● EXERCISE: Would you restate, exactly as they appear, the lines from the one containing "Based on what" through the end of the data below?

* * * *

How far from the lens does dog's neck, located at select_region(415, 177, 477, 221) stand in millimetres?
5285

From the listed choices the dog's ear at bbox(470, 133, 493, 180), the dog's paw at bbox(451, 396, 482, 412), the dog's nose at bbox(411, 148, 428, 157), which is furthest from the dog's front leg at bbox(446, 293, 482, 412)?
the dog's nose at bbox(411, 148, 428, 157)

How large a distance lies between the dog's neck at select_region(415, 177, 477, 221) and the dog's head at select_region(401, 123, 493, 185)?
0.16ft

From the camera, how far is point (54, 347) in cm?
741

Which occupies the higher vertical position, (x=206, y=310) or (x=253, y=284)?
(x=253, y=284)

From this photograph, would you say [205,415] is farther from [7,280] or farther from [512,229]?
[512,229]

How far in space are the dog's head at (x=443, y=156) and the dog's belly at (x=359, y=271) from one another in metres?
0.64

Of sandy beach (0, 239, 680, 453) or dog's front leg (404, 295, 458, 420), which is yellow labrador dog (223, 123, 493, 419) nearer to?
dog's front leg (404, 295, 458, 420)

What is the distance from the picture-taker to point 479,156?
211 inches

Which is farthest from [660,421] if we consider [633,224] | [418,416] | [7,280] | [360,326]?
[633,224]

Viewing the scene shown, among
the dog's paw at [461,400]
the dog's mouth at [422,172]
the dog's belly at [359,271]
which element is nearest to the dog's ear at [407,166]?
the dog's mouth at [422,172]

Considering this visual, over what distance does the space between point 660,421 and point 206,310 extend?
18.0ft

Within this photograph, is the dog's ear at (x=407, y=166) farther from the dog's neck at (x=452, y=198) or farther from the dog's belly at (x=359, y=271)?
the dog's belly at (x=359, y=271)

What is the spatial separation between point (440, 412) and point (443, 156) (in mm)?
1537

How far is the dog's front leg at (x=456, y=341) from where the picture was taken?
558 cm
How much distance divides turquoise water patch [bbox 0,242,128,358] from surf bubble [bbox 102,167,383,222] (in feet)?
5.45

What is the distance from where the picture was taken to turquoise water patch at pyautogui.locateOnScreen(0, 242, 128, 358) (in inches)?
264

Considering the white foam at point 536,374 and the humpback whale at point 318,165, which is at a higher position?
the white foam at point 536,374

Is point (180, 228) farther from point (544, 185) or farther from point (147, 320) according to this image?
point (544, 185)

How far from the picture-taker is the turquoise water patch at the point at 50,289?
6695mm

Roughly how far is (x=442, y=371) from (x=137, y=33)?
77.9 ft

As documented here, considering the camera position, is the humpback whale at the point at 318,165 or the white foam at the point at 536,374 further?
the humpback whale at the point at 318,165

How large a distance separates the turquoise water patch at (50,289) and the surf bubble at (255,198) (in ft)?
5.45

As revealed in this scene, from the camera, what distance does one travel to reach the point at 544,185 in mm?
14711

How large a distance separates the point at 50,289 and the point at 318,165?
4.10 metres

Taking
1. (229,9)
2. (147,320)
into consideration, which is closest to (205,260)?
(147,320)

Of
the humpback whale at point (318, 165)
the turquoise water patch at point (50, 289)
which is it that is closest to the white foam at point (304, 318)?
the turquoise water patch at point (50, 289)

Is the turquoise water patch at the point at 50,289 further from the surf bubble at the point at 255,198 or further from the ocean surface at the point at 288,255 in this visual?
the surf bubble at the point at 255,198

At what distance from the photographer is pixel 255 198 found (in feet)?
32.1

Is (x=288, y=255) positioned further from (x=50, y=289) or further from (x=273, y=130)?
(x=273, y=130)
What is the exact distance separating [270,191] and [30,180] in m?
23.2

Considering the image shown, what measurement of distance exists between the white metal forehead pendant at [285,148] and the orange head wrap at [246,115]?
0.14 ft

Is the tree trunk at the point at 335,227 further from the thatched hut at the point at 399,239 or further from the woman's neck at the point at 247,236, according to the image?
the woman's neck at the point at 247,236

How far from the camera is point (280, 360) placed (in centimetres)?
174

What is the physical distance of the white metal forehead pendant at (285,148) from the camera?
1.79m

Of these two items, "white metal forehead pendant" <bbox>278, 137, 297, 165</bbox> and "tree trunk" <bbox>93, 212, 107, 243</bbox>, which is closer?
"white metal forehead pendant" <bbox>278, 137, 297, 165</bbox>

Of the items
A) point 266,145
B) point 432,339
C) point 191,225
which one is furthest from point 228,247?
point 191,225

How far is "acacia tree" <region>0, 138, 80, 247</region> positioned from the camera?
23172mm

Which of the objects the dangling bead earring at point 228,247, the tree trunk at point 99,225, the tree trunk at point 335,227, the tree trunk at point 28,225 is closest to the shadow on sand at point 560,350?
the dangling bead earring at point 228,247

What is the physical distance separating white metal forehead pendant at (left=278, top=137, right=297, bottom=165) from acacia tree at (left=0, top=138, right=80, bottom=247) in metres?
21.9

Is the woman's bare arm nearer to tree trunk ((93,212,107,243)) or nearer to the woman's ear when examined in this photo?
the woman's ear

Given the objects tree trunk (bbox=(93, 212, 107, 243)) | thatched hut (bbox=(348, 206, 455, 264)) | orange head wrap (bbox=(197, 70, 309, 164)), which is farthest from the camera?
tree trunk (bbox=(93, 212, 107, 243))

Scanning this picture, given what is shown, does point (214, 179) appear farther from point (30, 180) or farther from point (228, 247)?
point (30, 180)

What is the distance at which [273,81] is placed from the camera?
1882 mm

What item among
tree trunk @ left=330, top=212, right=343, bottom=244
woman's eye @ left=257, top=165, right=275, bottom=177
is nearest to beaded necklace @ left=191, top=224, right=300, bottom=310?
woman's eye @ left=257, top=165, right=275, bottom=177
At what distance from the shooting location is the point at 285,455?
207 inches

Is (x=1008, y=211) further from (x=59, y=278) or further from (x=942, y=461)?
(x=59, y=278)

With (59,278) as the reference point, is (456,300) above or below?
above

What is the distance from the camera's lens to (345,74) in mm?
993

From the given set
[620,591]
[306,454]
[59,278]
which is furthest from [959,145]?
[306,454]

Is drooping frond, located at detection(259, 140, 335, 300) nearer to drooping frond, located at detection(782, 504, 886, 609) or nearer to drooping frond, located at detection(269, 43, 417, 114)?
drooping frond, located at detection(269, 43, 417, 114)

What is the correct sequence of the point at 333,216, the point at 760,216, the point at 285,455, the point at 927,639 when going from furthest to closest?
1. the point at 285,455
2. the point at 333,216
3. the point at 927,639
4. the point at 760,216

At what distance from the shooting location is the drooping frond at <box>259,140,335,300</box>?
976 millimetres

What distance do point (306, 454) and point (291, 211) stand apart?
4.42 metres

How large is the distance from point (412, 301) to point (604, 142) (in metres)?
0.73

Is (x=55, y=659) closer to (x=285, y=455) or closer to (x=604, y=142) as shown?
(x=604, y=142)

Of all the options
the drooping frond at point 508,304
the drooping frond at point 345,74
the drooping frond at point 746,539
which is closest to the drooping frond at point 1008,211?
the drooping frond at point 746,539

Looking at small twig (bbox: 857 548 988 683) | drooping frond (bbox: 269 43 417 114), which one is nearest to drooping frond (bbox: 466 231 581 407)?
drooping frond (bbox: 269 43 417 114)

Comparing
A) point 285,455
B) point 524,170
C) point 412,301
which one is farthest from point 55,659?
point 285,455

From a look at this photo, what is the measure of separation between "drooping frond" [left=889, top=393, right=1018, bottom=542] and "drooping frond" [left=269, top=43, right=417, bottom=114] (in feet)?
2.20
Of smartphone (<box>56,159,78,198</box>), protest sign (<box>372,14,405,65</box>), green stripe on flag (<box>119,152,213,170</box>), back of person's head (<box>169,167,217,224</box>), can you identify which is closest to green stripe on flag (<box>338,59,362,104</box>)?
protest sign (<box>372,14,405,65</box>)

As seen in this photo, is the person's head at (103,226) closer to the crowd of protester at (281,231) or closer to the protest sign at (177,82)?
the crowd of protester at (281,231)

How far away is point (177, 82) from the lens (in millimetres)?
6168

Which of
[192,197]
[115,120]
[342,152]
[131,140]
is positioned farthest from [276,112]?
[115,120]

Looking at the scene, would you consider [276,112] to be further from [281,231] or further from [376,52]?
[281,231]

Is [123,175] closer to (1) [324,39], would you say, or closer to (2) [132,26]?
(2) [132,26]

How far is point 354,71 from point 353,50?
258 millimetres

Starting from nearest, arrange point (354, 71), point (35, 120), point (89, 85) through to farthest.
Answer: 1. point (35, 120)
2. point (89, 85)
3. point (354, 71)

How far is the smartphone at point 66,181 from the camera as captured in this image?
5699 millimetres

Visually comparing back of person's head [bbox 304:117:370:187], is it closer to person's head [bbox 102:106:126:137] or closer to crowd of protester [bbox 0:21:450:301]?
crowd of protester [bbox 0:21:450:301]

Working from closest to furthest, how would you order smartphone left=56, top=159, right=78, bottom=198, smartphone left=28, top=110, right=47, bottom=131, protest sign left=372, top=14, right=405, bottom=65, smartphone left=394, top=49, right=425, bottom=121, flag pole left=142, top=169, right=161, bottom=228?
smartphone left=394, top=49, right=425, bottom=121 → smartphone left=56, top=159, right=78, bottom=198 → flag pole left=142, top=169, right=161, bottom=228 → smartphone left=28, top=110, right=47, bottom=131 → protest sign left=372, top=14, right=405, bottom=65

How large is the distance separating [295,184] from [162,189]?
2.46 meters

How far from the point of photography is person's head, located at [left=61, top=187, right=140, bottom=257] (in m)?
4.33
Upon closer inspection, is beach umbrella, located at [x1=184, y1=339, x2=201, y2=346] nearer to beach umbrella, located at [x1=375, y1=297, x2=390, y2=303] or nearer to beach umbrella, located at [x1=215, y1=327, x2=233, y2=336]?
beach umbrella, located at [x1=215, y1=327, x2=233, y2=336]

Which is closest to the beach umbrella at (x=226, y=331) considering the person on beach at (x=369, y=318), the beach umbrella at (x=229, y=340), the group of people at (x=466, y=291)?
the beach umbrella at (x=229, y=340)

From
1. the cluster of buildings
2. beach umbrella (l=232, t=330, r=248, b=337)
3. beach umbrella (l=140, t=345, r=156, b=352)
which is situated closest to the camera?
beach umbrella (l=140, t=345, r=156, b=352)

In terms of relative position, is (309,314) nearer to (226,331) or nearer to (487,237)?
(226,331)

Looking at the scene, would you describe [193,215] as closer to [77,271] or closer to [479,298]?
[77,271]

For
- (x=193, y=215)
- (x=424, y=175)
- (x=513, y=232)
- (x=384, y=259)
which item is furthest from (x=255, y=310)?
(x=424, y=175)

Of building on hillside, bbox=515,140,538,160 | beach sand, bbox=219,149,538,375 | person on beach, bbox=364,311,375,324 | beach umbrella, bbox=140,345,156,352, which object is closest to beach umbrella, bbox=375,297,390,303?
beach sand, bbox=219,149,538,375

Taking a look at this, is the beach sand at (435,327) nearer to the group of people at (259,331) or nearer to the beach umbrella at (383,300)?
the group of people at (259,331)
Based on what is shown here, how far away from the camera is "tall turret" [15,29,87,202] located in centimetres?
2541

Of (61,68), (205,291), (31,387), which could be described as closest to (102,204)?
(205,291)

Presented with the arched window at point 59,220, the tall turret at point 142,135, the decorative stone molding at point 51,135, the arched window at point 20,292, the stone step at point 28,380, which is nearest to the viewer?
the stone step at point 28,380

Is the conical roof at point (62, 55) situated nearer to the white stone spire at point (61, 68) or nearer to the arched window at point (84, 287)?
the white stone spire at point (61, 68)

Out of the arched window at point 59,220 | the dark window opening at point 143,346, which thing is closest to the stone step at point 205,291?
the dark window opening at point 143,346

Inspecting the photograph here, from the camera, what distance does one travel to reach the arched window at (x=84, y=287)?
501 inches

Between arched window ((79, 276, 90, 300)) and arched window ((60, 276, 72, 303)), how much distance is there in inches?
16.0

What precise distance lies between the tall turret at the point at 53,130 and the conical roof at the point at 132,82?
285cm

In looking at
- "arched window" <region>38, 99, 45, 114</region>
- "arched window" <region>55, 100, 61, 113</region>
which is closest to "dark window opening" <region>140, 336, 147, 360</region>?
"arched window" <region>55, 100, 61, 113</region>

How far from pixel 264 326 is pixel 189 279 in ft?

* * * *

● RESULT OF THE TASK:
Based on what is shown here, how far away from the camera is "tall turret" [15,29,87,202] located in centimetres?
2541

Of (61,68), (205,291), (31,387), which could be described as closest to (102,204)?
(205,291)

Presented with the arched window at point 59,220, the tall turret at point 142,135, the decorative stone molding at point 51,135, the arched window at point 20,292, the stone step at point 28,380, which is nearest to the viewer?
the stone step at point 28,380

Is the conical roof at point (62, 55) situated nearer to the white stone spire at point (61, 68) or nearer to the arched window at point (84, 287)?
the white stone spire at point (61, 68)

Out of the arched window at point 59,220 | the dark window opening at point 143,346, which thing is closest to the stone step at point 205,291?
the dark window opening at point 143,346

Inspecting the photograph here, from the camera, what distance does one travel to reach the arched window at (x=84, y=287)?
501 inches

Between arched window ((79, 276, 90, 300)) and arched window ((60, 276, 72, 303)), how much distance is there in inches?
16.0

What precise distance lies between the tall turret at the point at 53,130 and the conical roof at the point at 132,82?
285cm

In looking at
- "arched window" <region>38, 99, 45, 114</region>
- "arched window" <region>55, 100, 61, 113</region>
which is closest to "dark window opening" <region>140, 336, 147, 360</region>?
"arched window" <region>55, 100, 61, 113</region>

How far from pixel 264 326 is pixel 189 279 in ft?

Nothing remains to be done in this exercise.